--- start of Data excerpts ---

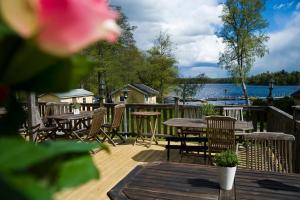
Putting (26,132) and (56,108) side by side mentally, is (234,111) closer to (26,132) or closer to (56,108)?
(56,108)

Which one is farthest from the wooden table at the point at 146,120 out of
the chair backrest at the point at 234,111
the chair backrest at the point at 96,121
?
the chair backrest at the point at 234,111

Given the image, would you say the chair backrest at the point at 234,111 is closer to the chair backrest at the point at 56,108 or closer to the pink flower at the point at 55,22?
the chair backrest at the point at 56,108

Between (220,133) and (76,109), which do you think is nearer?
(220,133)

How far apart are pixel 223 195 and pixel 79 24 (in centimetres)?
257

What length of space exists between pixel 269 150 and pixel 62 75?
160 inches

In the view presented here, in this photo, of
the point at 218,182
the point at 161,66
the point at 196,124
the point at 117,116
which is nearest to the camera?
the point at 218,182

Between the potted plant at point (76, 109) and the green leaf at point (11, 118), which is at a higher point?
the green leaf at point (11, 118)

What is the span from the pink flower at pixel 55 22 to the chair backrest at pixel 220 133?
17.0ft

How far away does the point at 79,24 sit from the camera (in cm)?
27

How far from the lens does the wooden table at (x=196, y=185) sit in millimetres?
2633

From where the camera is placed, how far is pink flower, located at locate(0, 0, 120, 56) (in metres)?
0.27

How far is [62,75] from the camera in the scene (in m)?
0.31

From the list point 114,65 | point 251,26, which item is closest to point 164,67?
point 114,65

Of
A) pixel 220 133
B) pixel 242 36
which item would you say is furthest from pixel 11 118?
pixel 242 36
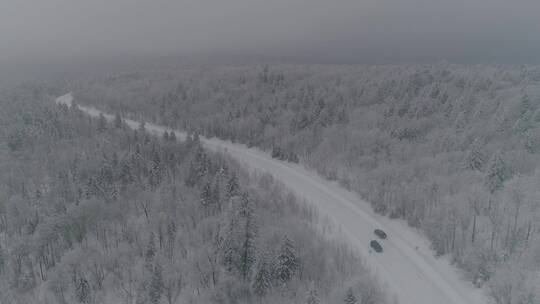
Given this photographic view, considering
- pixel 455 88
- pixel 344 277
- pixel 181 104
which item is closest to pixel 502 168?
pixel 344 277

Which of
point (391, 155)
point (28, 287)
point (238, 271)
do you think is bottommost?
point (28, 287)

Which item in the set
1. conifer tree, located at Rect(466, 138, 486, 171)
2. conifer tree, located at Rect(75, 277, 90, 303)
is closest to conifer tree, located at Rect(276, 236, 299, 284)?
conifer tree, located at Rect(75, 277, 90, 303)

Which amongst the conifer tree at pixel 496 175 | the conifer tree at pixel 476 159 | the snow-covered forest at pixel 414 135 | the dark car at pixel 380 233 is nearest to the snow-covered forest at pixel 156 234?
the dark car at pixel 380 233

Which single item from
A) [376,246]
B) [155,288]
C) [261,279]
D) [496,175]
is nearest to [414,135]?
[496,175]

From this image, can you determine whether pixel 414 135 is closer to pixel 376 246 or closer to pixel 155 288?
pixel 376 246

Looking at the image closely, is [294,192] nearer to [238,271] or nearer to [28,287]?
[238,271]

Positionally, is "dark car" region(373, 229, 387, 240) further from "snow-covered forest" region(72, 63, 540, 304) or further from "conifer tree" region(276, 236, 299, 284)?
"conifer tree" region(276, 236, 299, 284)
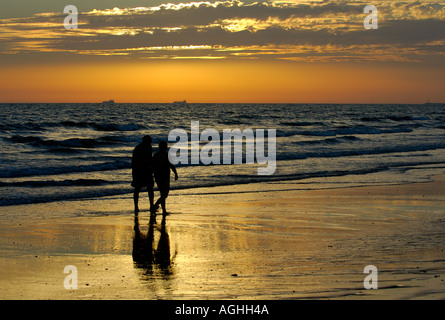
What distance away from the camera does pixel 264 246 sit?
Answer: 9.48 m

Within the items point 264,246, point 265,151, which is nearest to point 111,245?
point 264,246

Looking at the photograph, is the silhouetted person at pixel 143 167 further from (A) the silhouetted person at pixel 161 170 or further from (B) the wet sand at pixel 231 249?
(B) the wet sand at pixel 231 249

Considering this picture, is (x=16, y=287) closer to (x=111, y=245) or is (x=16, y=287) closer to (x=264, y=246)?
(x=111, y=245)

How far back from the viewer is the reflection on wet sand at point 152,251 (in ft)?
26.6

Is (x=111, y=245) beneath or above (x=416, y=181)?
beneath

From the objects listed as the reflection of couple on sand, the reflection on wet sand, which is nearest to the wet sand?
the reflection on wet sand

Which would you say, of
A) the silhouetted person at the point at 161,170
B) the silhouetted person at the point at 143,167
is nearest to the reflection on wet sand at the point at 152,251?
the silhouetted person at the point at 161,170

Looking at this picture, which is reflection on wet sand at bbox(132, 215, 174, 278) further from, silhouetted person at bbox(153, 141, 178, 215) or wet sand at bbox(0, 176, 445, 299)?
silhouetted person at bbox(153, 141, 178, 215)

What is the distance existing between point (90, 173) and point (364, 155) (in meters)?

--- end of Data excerpts ---

◆ Aim of the exercise
Rewrite all of the items above with every instance of "wooden table" changed to "dining table" and nothing else altered. Leave the pictures out.

◆ Exercise output
Putting (26,132) and (56,108) side by side mentally, is (234,111) closer to (26,132) or closer to (56,108)?
(56,108)

Which one is farthest from the dining table at the point at 146,120 out of
the chair backrest at the point at 234,111
the chair backrest at the point at 96,121
?
the chair backrest at the point at 234,111

Given the image, would you say the chair backrest at the point at 234,111 is closer to the chair backrest at the point at 56,108 or closer to the pink flower at the point at 55,22?
the chair backrest at the point at 56,108

Between (220,133) and (76,109), which do you think is nearer?
(220,133)

How far apart are pixel 223 195 and pixel 79 24 (in centimetres)?
257

What length of space exists between pixel 269 150 and pixel 62 75?
160 inches

In the view presented here, in this photo, of
the point at 218,182
the point at 161,66
the point at 196,124
the point at 117,116
which is nearest to the camera?
the point at 218,182

Between the potted plant at point (76, 109) and the green leaf at point (11, 118), which is at a higher point?
the green leaf at point (11, 118)

What is the span from the pink flower at pixel 55 22 to the chair backrest at pixel 220 133?
17.0ft

How far away does the point at 79,24 sit from the camera (in cm)?
27

How far from the lens does the dining table at (x=196, y=185) sit in millimetres?
2633

From where the camera is placed, how far is pink flower, located at locate(0, 0, 120, 56) (in metres)?
0.27

How far is [62,75] from the camera in the scene (in m)?
0.31

From the list point 114,65 | point 251,26, which item is closest to point 164,67?
point 114,65

Of
A) pixel 220 133
B) pixel 242 36
which item would you say is furthest from pixel 11 118?
pixel 242 36
Given this photographic view, considering
- pixel 455 88
- pixel 344 277
- pixel 181 104
which item is closest to pixel 502 168?
pixel 344 277

Which of
point (391, 155)
point (28, 287)
point (238, 271)
do you think is bottommost?
point (28, 287)

Which item in the set
1. conifer tree, located at Rect(466, 138, 486, 171)
2. conifer tree, located at Rect(75, 277, 90, 303)
is closest to conifer tree, located at Rect(276, 236, 299, 284)?
conifer tree, located at Rect(75, 277, 90, 303)

Which amongst the conifer tree at pixel 496 175 | the conifer tree at pixel 476 159 | the snow-covered forest at pixel 414 135 | the dark car at pixel 380 233 is nearest to the snow-covered forest at pixel 156 234?
the dark car at pixel 380 233

Which single item from
A) [376,246]
B) [155,288]
C) [261,279]
D) [496,175]
is nearest to [414,135]?
[496,175]

From this image, can you determine whether pixel 414 135 is closer to pixel 376 246 or closer to pixel 155 288?
pixel 376 246

Looking at the image closely, is [294,192] nearer to [238,271] or nearer to [28,287]?
[238,271]

Positionally, is "dark car" region(373, 229, 387, 240) further from "snow-covered forest" region(72, 63, 540, 304) or further from "conifer tree" region(276, 236, 299, 284)?
"conifer tree" region(276, 236, 299, 284)
What distance away from the camera does pixel 264 246 sit?
Answer: 9.48 m

Within the items point 264,246, point 265,151, which is nearest to point 111,245?
point 264,246

Looking at the photograph, is the silhouetted person at pixel 143 167 further from (A) the silhouetted person at pixel 161 170 or further from (B) the wet sand at pixel 231 249?
(B) the wet sand at pixel 231 249

Considering this picture, is (x=16, y=287) closer to (x=111, y=245) or is (x=16, y=287) closer to (x=264, y=246)?
(x=111, y=245)

How far back from the viewer is the reflection on wet sand at point 152,251 (in ft)?
26.6

Is (x=111, y=245) beneath or above (x=416, y=181)?
beneath

From the objects listed as the reflection of couple on sand, the reflection on wet sand, which is nearest to the wet sand?
the reflection on wet sand

Which would you say, of
A) the silhouetted person at the point at 161,170
B) the silhouetted person at the point at 143,167
is nearest to the reflection on wet sand at the point at 152,251?
the silhouetted person at the point at 161,170

Looking at this picture, which is reflection on wet sand at bbox(132, 215, 174, 278) further from, silhouetted person at bbox(153, 141, 178, 215) or wet sand at bbox(0, 176, 445, 299)?
silhouetted person at bbox(153, 141, 178, 215)

What is the distance existing between point (90, 173) and point (364, 155) (in meters)?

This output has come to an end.